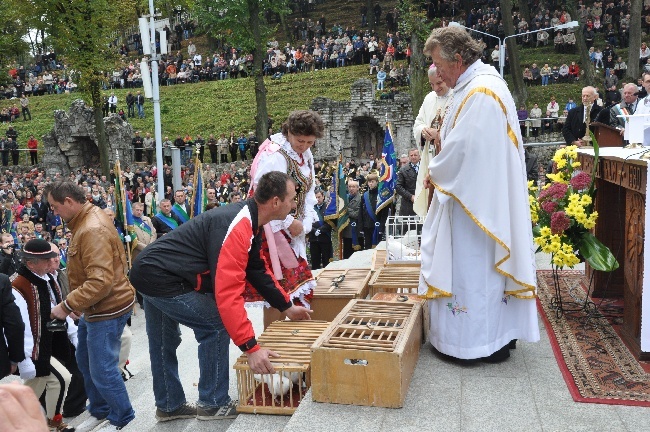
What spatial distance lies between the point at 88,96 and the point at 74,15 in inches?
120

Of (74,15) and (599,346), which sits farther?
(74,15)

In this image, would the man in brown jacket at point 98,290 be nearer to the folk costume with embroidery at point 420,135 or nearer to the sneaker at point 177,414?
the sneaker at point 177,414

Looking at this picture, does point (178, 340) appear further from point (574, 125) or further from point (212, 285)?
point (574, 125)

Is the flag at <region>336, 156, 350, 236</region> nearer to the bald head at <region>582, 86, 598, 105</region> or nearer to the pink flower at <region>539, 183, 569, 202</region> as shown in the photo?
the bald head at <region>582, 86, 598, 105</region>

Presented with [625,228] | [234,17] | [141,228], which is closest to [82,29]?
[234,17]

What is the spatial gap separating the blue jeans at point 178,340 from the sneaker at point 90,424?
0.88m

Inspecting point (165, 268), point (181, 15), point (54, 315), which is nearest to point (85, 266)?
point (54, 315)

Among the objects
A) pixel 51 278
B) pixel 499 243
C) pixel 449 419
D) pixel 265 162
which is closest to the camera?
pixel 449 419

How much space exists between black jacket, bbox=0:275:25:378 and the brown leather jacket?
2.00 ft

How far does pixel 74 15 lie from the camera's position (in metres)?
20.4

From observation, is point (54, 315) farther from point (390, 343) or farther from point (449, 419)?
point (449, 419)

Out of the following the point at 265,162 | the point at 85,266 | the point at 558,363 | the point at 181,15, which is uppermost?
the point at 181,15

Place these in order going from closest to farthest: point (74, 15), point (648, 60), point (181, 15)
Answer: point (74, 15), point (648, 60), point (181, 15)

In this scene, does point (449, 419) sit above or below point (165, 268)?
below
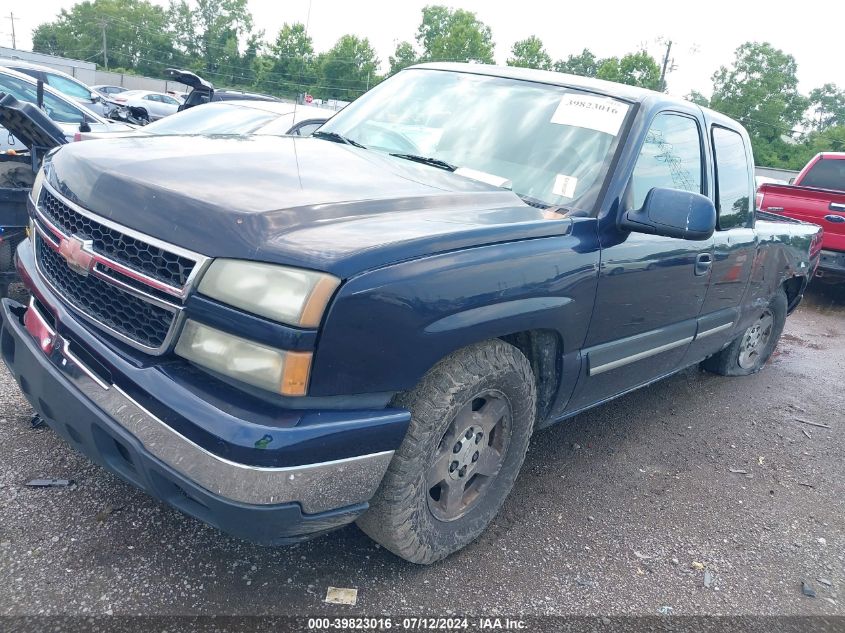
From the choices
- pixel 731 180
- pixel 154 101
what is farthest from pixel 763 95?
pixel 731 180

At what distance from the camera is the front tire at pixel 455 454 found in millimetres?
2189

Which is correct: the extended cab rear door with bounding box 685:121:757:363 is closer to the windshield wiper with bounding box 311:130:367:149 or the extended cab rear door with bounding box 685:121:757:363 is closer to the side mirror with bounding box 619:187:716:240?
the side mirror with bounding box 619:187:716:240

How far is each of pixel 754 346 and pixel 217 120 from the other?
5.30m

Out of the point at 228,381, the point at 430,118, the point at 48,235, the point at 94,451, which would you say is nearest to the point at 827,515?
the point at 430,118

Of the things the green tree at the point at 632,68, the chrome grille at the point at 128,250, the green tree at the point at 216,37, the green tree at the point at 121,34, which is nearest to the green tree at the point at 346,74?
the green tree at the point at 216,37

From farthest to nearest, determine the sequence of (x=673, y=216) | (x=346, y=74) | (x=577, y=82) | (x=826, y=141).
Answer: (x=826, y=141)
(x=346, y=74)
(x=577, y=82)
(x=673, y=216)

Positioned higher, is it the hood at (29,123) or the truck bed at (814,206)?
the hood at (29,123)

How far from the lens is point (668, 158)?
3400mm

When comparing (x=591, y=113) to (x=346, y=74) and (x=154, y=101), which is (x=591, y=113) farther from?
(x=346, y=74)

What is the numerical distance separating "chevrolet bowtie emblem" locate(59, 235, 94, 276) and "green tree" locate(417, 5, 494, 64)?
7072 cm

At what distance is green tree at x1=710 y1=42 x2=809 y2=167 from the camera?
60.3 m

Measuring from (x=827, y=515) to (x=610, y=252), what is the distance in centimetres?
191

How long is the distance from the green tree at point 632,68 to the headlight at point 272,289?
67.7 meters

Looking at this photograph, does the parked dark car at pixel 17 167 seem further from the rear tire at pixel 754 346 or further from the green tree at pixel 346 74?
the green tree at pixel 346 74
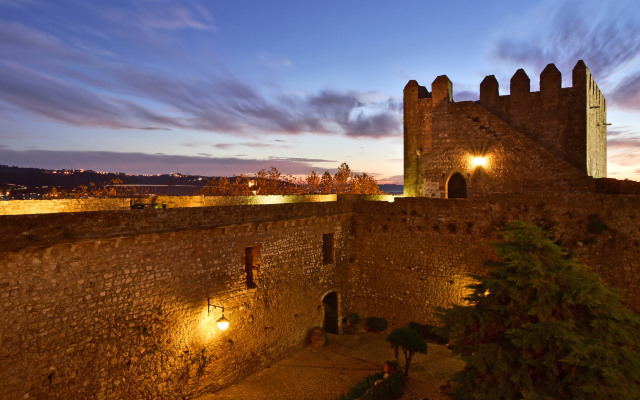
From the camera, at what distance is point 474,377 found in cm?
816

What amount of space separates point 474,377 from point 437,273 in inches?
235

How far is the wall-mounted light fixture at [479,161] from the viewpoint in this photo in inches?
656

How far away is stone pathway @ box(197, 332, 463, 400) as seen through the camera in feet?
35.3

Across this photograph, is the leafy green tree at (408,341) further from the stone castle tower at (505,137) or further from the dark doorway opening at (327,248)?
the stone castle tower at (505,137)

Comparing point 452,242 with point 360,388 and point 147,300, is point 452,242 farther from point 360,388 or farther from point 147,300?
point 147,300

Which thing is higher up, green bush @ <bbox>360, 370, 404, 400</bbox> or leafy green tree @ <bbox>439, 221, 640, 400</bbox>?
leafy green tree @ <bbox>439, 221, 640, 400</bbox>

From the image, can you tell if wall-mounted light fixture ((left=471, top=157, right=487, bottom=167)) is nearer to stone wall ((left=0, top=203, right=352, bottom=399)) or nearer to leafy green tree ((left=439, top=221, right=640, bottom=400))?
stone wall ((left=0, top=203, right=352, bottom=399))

...

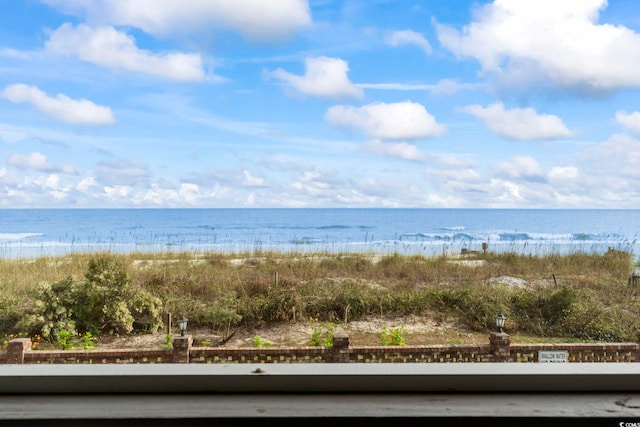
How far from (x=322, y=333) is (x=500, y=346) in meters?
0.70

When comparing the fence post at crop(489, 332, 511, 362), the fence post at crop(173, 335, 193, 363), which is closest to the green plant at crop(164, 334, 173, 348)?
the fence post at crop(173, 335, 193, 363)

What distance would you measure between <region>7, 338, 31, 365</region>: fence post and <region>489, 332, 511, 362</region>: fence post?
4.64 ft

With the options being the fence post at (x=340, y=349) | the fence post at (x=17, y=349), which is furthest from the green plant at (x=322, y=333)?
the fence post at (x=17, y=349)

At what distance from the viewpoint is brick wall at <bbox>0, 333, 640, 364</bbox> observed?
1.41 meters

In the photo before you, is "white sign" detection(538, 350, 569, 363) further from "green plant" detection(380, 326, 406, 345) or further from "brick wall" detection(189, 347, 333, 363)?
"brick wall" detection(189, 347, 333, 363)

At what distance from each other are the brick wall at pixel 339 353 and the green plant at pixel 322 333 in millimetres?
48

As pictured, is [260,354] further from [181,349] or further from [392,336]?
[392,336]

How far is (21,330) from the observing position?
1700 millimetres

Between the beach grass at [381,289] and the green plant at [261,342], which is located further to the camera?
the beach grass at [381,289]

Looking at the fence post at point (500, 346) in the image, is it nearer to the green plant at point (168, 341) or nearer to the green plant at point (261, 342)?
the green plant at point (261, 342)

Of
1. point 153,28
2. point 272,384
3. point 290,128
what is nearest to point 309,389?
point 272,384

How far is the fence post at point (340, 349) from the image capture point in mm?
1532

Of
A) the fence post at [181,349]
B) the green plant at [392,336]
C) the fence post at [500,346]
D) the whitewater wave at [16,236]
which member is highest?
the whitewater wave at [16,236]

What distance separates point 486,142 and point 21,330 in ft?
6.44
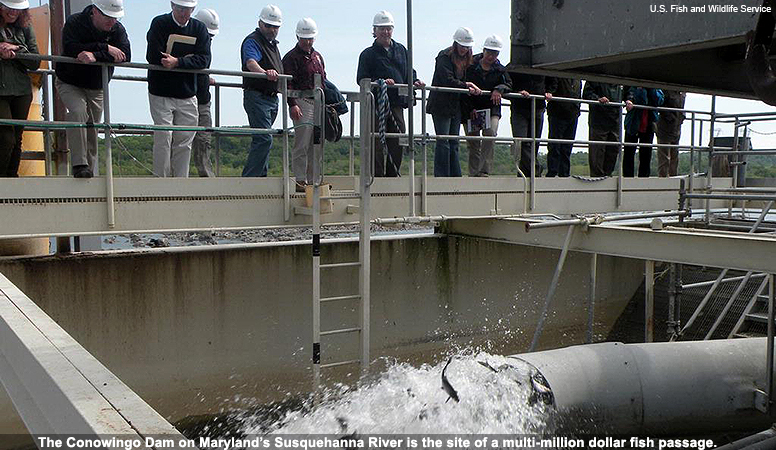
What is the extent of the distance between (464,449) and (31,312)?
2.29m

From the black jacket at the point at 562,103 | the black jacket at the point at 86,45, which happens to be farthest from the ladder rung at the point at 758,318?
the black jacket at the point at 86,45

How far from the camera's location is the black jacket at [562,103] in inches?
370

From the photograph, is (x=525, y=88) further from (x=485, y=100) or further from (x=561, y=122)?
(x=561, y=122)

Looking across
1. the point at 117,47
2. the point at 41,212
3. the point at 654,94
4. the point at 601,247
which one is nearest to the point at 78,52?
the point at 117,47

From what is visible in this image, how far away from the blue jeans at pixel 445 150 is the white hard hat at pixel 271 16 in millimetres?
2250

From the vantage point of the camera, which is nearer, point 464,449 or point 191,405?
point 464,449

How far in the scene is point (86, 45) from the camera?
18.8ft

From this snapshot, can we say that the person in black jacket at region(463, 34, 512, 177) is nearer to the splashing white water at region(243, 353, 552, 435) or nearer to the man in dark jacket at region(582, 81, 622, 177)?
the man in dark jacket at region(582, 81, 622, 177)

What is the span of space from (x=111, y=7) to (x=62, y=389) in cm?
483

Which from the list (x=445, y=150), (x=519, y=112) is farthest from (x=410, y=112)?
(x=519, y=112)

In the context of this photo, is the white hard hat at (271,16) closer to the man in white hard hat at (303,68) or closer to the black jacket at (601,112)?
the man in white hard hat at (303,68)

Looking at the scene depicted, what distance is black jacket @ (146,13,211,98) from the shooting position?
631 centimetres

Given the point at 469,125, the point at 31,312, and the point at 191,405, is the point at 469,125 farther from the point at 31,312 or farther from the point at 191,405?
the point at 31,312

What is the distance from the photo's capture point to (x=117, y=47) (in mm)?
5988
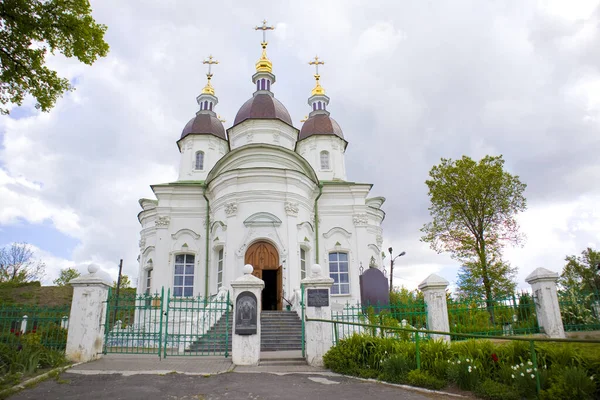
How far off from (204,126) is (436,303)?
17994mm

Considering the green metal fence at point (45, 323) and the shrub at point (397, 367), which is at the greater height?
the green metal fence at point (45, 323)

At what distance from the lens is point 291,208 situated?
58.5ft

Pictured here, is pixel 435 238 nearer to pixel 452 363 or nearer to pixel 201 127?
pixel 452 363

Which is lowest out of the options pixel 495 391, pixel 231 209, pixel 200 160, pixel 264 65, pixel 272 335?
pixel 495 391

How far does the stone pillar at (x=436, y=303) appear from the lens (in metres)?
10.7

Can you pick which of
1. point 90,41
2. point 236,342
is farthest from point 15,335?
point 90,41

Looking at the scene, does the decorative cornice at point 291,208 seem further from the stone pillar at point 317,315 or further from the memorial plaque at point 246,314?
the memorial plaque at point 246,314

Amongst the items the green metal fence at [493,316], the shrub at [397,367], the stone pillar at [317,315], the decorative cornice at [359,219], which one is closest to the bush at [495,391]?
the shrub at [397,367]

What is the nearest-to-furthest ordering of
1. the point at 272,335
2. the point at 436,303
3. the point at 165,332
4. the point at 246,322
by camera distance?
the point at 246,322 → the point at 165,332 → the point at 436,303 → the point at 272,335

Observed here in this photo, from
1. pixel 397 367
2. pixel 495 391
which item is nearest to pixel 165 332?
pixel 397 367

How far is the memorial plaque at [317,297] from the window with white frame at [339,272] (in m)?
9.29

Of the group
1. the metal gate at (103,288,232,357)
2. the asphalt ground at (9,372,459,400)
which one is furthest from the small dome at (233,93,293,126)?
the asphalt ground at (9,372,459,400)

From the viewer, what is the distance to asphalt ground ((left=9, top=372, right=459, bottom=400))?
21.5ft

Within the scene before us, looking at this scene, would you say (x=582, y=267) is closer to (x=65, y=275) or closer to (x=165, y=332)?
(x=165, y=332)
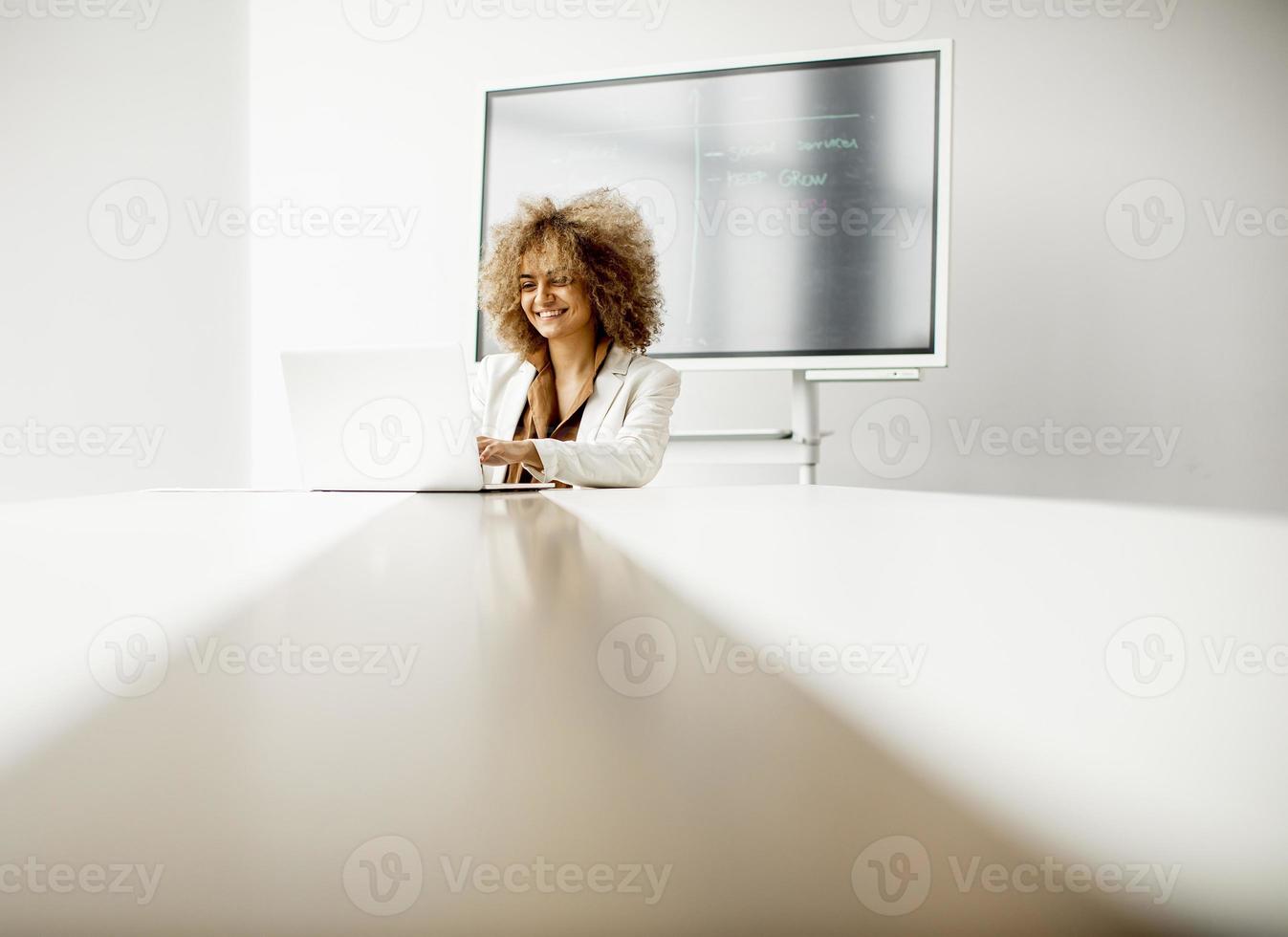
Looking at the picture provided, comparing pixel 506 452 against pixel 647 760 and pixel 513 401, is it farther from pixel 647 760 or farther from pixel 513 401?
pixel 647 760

==

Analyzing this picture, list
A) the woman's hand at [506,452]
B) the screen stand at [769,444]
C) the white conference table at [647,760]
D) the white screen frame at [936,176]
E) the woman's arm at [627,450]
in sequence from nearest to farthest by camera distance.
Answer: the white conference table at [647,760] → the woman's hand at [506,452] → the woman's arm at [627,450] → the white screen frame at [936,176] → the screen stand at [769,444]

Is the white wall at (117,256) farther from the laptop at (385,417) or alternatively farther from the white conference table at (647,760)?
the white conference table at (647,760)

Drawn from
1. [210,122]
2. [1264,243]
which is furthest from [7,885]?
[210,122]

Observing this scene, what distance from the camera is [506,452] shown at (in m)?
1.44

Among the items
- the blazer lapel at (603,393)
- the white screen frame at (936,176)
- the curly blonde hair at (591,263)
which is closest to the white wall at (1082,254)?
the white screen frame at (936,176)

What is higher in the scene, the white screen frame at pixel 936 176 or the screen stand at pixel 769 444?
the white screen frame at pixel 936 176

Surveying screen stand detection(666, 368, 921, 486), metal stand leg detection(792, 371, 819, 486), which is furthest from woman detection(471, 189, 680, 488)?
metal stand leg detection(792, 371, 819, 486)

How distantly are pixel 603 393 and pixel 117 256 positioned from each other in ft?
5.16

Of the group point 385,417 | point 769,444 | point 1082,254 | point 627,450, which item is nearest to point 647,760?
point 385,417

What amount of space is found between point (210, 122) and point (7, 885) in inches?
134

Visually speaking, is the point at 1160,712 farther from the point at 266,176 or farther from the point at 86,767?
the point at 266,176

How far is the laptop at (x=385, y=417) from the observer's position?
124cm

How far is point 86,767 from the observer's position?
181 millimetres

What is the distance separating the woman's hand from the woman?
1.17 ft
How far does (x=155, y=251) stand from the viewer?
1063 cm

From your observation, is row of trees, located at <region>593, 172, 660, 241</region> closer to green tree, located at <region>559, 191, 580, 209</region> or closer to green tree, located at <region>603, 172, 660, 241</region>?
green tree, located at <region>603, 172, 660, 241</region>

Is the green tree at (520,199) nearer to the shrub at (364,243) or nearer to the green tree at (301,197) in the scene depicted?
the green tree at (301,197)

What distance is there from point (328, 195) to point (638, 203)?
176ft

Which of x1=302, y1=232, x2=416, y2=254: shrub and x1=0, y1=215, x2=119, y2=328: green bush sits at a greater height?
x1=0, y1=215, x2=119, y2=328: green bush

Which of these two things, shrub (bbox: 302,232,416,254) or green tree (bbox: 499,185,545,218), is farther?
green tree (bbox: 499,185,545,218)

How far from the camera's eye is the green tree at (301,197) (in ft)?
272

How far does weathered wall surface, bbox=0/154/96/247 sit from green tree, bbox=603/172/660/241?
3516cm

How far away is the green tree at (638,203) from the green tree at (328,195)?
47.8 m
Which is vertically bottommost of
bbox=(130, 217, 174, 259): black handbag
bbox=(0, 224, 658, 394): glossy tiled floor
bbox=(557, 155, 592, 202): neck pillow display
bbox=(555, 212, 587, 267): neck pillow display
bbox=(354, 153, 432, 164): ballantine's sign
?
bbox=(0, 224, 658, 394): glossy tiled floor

* Work required
Render the records from the line containing "In the context" through the line containing "631 centimetres" as a two-column CSV with the headers text and answer, one row per record. Wrap each field in quotation marks and replace any line breaks with spaces.

* Answer
text,answer
"In the context of this photo, is the white hard hat at (271,16) closer to the man in white hard hat at (303,68) or closer to the black jacket at (601,112)?","the man in white hard hat at (303,68)"
"Looking at the scene depicted, what distance is black jacket @ (146,13,211,98) from the shooting position?","631 centimetres"